— EXTRACT TO READ —
────────────────

16. Mr South obtained an account of the background and the decision from Mr Hillyard. This was put before the committee for its next meeting on 11 September 1995. The reason
given for making the direction was 'because of the lengthy nature of the proceedings . . . which had included procedural errors resulting in Mrs Amoo-Gottfried being excluded from the South
London 24 hour scheme since late 1993.' The regional committee reinstated her, but 'very reluctantly and with expressions of great dismay'.
17. In fact, the rota had to be made up and circulated no less than four weeks before the previous one expired (para 27(4)), in this case before the end of August. Although she could go on the list for referrals, she could not be included on the rota until 1 February 1996.
18. She had however attained the first objective of her judicial review application. She later applied to add a claim for damages for negligence, breach of statutory duty and misfeasance in public office. The first two were struck out but her misfeasance claim proceeded as if begun by writ.
The judge's findings
19. The judge heard evidence from Mrs Amoo-Gottfried, Mr Robin Cross (chair of the regional committee) and Mr (now Judge) David Parry (who had been present at all the relevant meetings) and found that all three were witnesses of truth. She found that it was at least arguable that the decision of the national committee on 5 December 1994 was ultra vires. When the regional committee reheard the case on 19 January 1995, they may have been acting unlawfully,
' . . . but I have no doubt whatever that they acted in good faith, relying on the advice of their secretary who told them that the advice before them had been considered by the Board's legal department. They honestly believed that they were entitled to do as they did. They may have been wrong. In any event, they believed that they were following the usual practice, and in that respect, I am sure they were right. They also believed that they were acting in accordance with their public duty by considering whether the plaintiff satisfied the criteria for re-selection to the Scheme. It follows that although their actions may have been unlawful, they did not deliberately or knowingly act unlawfully, nor did they fail to make such enquiries as a reasonable and honest group of men would have made before acting.'
20. Again, she found it at least arguable that the national committee acted unlawfully in making the April order. There was a legal requirement to give the claimant reasons for the decision. That requirement gave rise to a reasonable expectation in the regional committee that they would learn of those reasons.

────────────────

— GIVEN DATA —
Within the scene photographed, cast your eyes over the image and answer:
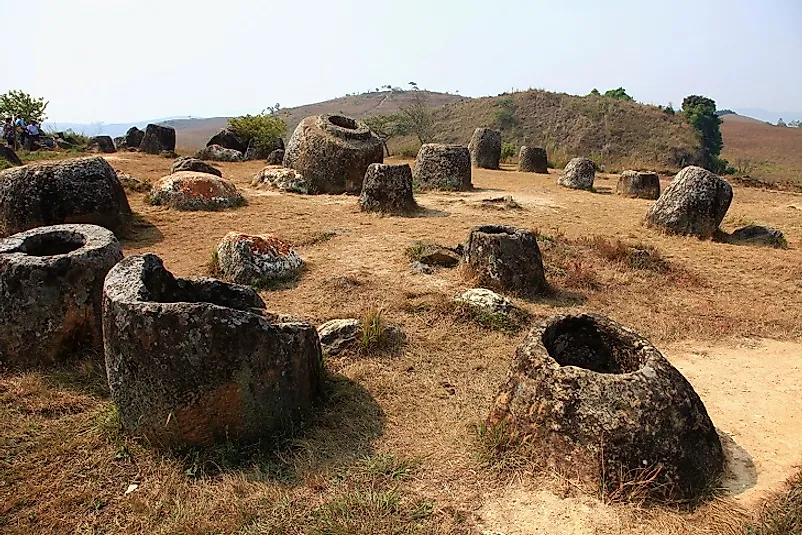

────────────────

— YOUR INSTRUCTIONS —
In the court judgment extract, from what date could Mrs Amoo-Gottfried first be included on the rota?

— FINAL RESULT —
1 February 1996